*Dataset records*:
((

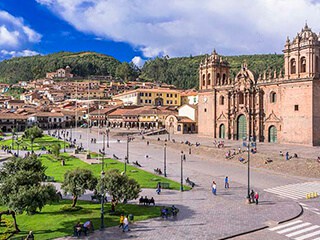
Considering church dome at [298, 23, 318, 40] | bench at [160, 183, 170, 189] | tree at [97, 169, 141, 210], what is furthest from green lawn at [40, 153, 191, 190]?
church dome at [298, 23, 318, 40]

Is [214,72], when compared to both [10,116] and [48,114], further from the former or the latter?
[10,116]

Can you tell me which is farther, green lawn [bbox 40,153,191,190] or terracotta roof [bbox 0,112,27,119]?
terracotta roof [bbox 0,112,27,119]

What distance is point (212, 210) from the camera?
68.8 feet

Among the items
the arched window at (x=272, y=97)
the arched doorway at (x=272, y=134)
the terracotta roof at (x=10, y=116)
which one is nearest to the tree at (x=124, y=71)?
the terracotta roof at (x=10, y=116)

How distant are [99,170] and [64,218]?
15.5 m

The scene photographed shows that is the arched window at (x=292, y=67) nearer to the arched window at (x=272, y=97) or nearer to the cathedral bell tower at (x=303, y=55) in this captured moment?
the cathedral bell tower at (x=303, y=55)

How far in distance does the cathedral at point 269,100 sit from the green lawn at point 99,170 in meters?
23.5

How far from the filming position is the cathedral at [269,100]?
4456cm

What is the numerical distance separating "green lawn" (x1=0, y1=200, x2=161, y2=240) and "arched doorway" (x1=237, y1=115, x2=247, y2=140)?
37.2 m

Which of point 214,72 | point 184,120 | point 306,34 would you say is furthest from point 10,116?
point 306,34

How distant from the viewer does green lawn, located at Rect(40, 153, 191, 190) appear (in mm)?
28922

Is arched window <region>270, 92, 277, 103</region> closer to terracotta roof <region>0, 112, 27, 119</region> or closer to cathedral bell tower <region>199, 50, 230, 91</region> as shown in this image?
cathedral bell tower <region>199, 50, 230, 91</region>

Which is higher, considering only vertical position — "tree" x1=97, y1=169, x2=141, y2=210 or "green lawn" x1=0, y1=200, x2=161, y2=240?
"tree" x1=97, y1=169, x2=141, y2=210

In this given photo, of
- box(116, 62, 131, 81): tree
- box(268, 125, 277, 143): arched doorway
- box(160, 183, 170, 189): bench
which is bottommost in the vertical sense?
box(160, 183, 170, 189): bench
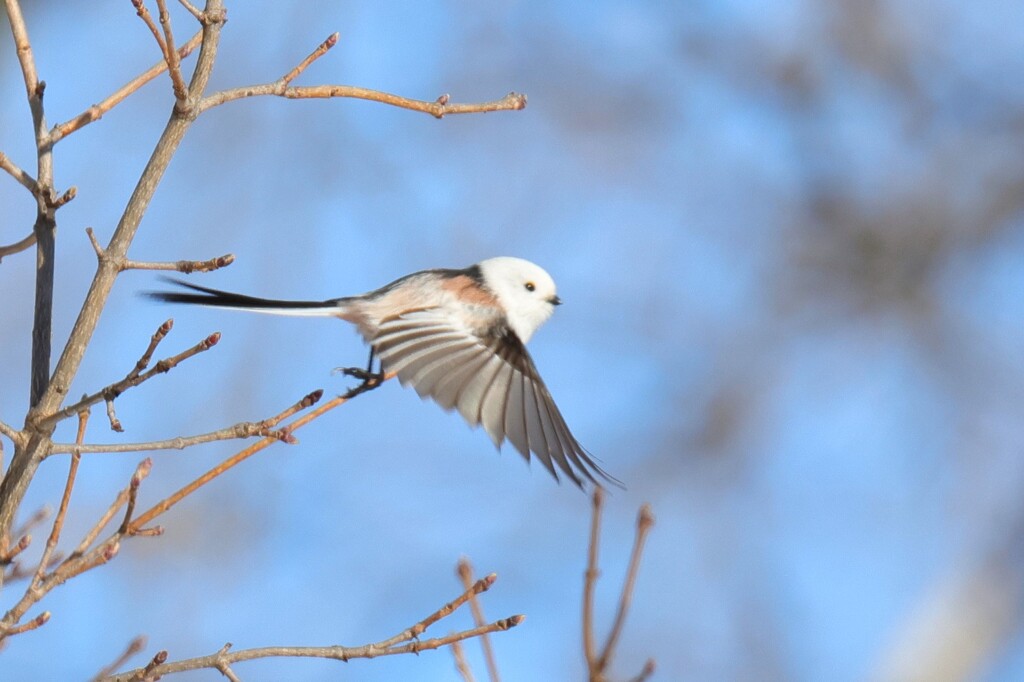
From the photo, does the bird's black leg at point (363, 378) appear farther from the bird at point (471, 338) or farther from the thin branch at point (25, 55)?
the thin branch at point (25, 55)

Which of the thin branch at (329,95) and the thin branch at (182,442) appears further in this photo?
the thin branch at (329,95)

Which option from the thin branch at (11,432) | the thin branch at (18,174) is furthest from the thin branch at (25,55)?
the thin branch at (11,432)

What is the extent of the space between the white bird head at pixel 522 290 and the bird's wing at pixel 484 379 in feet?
0.42

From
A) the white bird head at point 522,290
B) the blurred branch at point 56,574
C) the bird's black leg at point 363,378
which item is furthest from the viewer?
Result: the white bird head at point 522,290

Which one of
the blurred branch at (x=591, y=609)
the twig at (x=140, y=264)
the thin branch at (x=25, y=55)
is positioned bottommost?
the blurred branch at (x=591, y=609)

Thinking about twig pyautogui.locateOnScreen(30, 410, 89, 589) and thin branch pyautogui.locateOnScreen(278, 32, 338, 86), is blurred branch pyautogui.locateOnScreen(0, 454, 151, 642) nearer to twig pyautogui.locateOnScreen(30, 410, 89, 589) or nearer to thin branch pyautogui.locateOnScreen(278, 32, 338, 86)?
twig pyautogui.locateOnScreen(30, 410, 89, 589)

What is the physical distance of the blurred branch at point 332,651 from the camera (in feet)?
4.42

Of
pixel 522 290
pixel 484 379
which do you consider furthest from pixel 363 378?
pixel 522 290

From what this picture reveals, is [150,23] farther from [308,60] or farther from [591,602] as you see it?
[591,602]

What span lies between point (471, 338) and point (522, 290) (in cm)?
30

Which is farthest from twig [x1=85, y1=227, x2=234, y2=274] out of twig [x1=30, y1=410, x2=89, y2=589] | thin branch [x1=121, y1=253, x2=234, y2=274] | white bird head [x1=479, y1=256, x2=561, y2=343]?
white bird head [x1=479, y1=256, x2=561, y2=343]

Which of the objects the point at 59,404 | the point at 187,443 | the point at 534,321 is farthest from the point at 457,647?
the point at 534,321

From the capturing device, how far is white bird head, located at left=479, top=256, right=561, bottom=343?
104 inches

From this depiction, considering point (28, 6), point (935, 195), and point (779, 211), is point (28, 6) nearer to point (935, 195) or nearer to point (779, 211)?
point (779, 211)
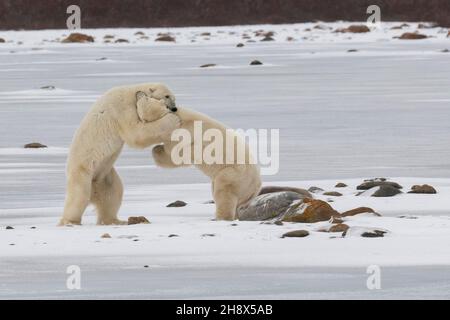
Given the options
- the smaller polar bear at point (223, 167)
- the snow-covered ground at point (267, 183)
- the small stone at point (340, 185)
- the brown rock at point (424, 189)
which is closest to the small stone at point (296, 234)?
the snow-covered ground at point (267, 183)

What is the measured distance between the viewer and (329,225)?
276 inches

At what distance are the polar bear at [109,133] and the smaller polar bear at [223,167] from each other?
0.24ft

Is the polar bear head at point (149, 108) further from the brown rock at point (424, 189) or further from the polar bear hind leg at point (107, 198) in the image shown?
the brown rock at point (424, 189)

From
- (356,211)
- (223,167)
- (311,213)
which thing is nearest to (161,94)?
(223,167)

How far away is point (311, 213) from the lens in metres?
7.52

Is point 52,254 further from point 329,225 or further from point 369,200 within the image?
point 369,200

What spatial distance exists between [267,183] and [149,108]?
228cm

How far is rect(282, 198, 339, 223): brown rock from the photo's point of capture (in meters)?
7.50

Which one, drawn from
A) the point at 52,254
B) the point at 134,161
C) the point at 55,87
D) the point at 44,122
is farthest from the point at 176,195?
the point at 55,87

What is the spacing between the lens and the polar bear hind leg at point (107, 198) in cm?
819

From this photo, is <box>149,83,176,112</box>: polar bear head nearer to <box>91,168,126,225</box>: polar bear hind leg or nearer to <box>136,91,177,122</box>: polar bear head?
<box>136,91,177,122</box>: polar bear head

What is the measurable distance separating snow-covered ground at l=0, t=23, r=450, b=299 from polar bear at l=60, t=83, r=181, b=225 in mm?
371

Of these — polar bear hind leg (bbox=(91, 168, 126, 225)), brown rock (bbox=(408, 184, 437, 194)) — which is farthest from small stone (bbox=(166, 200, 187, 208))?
brown rock (bbox=(408, 184, 437, 194))
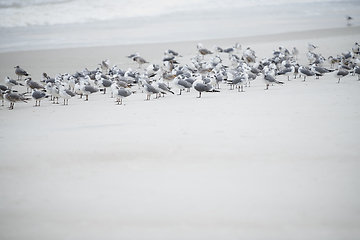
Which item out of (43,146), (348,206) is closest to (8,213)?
(43,146)

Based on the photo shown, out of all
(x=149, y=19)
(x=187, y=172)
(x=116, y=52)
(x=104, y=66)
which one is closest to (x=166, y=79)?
(x=104, y=66)

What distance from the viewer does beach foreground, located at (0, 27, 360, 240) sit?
3.96 metres

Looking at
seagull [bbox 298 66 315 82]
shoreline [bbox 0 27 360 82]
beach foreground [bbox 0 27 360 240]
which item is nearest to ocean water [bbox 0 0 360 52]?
shoreline [bbox 0 27 360 82]

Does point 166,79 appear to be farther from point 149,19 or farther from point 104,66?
point 149,19

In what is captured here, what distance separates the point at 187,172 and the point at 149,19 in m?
34.1

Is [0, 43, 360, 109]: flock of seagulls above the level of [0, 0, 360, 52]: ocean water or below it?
below

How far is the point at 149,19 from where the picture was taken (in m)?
37.2

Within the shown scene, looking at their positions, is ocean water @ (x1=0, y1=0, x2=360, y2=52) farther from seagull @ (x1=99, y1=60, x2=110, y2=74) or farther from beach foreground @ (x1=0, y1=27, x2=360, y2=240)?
beach foreground @ (x1=0, y1=27, x2=360, y2=240)

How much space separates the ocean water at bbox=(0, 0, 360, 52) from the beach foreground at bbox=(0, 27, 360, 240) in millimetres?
17335

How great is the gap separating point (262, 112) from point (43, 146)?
4.31 m

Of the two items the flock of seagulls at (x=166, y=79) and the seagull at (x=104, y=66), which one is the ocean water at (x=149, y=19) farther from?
the flock of seagulls at (x=166, y=79)

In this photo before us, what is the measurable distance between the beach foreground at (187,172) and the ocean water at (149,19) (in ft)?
56.9

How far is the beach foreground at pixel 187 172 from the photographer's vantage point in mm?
3965

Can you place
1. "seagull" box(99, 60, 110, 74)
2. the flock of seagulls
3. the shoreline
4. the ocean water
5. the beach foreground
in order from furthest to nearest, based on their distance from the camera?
the ocean water
the shoreline
"seagull" box(99, 60, 110, 74)
the flock of seagulls
the beach foreground
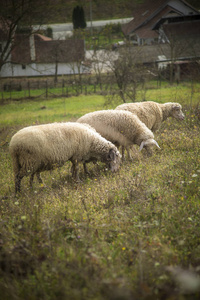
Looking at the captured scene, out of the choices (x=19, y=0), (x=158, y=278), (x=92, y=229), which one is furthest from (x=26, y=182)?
(x=19, y=0)

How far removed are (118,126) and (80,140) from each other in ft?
6.25

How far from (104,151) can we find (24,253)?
428 centimetres

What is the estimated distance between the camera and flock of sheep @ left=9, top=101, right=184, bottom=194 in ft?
19.3

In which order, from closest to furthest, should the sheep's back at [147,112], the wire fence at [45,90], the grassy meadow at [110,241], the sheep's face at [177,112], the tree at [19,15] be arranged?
1. the grassy meadow at [110,241]
2. the sheep's back at [147,112]
3. the sheep's face at [177,112]
4. the tree at [19,15]
5. the wire fence at [45,90]

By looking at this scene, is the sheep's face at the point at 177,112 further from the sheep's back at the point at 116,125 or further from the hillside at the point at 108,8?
the hillside at the point at 108,8

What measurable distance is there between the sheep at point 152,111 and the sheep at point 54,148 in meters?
2.66

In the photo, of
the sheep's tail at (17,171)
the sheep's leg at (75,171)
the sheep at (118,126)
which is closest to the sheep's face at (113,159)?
the sheep's leg at (75,171)

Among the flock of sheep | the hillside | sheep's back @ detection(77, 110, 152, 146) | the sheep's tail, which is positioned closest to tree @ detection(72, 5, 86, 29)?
the hillside

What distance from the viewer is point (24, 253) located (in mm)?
3162

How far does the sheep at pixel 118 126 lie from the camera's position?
26.8 ft

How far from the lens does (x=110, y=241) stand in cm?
364

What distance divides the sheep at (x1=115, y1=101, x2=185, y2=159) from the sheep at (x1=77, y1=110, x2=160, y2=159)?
1098 millimetres

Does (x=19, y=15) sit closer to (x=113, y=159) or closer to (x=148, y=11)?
(x=113, y=159)

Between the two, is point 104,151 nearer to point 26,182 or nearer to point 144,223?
point 26,182
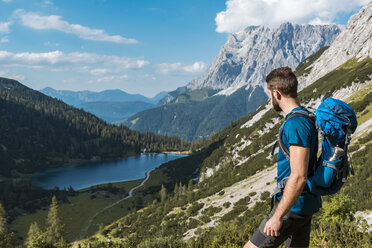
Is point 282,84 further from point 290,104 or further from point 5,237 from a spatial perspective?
point 5,237

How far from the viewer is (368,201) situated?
2897cm

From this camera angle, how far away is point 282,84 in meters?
5.18

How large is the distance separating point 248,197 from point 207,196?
75.4 feet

))

Reproduce word for word the part of the data that opens with the line containing "In which order, from" and closes with the line containing "1098 millimetres", including both of those lines.

In which order, from closest to furthest, should the sheep's back at [147,112], the wire fence at [45,90], the grassy meadow at [110,241], the sheep's face at [177,112], the tree at [19,15] be arranged?
1. the grassy meadow at [110,241]
2. the sheep's back at [147,112]
3. the sheep's face at [177,112]
4. the tree at [19,15]
5. the wire fence at [45,90]

By looking at this scene, is the sheep's face at the point at 177,112 further from the sheep's back at the point at 116,125 or further from the hillside at the point at 108,8?
the hillside at the point at 108,8

What measurable distance is there between the sheep at point 152,111 and the sheep at point 54,148 in meters?
2.66

In the photo, of
the sheep's tail at (17,171)
the sheep's leg at (75,171)
the sheep at (118,126)
which is closest to the sheep's face at (113,159)?
the sheep's leg at (75,171)

Among the flock of sheep | the hillside | sheep's back @ detection(77, 110, 152, 146) | the sheep's tail, which is positioned closest to tree @ detection(72, 5, 86, 29)?
the hillside

What distance from the viewer is point (24, 253) located (in mm)?
3162

How far does the sheep at pixel 118 126 lie from the camera's position?
26.8 ft

How far from the lens does (x=110, y=241) stand in cm?
364

What distance divides the sheep at (x1=115, y1=101, x2=185, y2=159) from the sheep at (x1=77, y1=110, x2=160, y2=159)?
1098 millimetres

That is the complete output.